= Verilen Problem A =
Aşağıdaki okuma parçasına göre şu soruları yanıtlayınız:
(i) İstanbul 6. İdare Mahkemesi 1/1000 ve 1/5000 ölçekli planların iptaline hangi tarihte karar vermiştir?
(ii) Bu iptal kararı hangi tarihte Danıştay tarafından onanmıştır?
(iii) İlgili firmaya hangi tarihte yazı yazılmıştır?

= Okuma Parçası =
Sanık Ali Müfit Gürtuna, Mülkiye Müfettişine sunduğu yazılı savunmada özetle; söz konusu plan değişikliklerine ilişkin İstanbul Büyükşehir Belediye Meclisinin kararlarından ilkinin 05.01.1998 tarihinde dönemin Büyükşehir Belediye Başkanı Recep Tayip Erdoğan tarafından, ikinci kararın ise 07.08.2000 tarihinde Başkan Vekili tarafından onaylandığını, soruşturma konusu edilen her iki nazım ve uygulama imar planının yürürlüğe girmesindeki idari işlemler ve buna dayalı uygulama işlemlerinden sorumlu tutulmasının hukuken olanaksız olduğunu, ilgili birimlerde yaptırdığı inceleme sonucuna göre de İstanbul 6. İdare Mahkemesinin yürütmenin durdurulması kararının Belediyeye tebliğ olunması üzerine yasal sürede itirazda bulunduklarını, ancak Bölge İdare Mahkemesince itirazlarının ret olunduğunu ve ilgili birimlere iletildiğini, Yıldız Teknik Üniversitesi öğretim üyelerine hazırlattıkları bir inceleme raporuna dayanarak yeniden keşif yapılması talebinde bulundularsa da 6. İdare Mahkemesince 22.11.1999 tarihinde 1/1000 ve 1/5000 ölçekli planların iptaline karar verildiğini, bu kararın 10.05.2000 tarihinde Danıştay tarafından onandığını, bu karara karşı da karar düzeltme talebinde bulunduklarını ve sonuçlanmadığını, bu arada da yürütmenin durdurulmasına ilişkin kararın tebliğinden itibaren değerlendirmeye alınarak işlem tesis edildiğini, plana dayalı yapılan imalatın yasal süre içerisinde durdurulduğunu ve o tarihten sonra hiçbir imalat yapılmadığını, bu konuda ilgili firmaya 26.04.1999 tarihinde yazı yazıldığını, daha sonra iptal kararı doğrultusunda imar planlarında yeniden yapılan değişikliğin 05.09.2000 tarihinde Belediye Başkan Vekili tarafından onandığını, bu plan değişikliğinin de dava konusu yapıldığını, gerek İstanbul Valiliği, gerekse kendisi tarafından yayınlanan çeşitli genelgelerde yargı kararlarının uygulanmasında çabukluk ve titizlik gösterilmesi gerektiği hususunun teşkilata duyurulduğunu, dava konularının imar planı iptali ile ilgili olması nedeniyle kararları uygulamak üzere yapılacak işlemlerin ayrıntılı ve zaman gerektiren işlemler olmasının dikkate alınması gerektiğini, kaldı ki bu süreçte farklı yargı karalarının da çıkabildiğini, bütün bu olumsuzluklara rağmen gerek imar planları gerekse diğer işlemler hakkında verilen her türlü karara titizlikle ve süresi içerisinde uyulmaya çalışıldığını belirtmiş ve bu savunması ile ilgili belge örneklerini de dilekçesine eklemiştir.

= Sağlanan Malzeme =
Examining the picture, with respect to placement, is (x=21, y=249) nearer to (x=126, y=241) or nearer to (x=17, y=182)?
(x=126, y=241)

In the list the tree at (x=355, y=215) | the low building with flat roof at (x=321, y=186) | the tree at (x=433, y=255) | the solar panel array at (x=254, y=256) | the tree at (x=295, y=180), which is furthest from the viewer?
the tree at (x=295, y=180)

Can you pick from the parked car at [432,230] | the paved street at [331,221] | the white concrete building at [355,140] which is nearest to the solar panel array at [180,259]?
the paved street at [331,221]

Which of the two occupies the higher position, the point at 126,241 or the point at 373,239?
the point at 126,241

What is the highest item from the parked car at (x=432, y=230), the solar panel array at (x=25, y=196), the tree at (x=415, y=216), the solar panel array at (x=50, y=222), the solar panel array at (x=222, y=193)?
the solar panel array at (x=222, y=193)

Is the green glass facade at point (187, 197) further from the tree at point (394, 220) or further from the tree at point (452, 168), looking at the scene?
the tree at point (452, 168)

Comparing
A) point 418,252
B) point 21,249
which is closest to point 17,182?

= Verilen Problem B =
Yukarıdaki kayıtlarda "Is the green" ifadesini içeren satırdan kayıtların sonuna kadar uzanan bölümü, iki uç da dahil olmak üzere, hiçbir değişiklik yapmadan yeniden yazınız.

= Görev Sonucu A =
(i) 22.11.1999
(ii) 10.05.2000
(iii) 26.04.1999

= Görev Sonucu B =
Is the green glass facade at point (187, 197) further from the tree at point (394, 220) or further from the tree at point (452, 168), looking at the scene?
the tree at point (452, 168)

Comparing
A) point 418,252
B) point 21,249
which is closest to point 17,182?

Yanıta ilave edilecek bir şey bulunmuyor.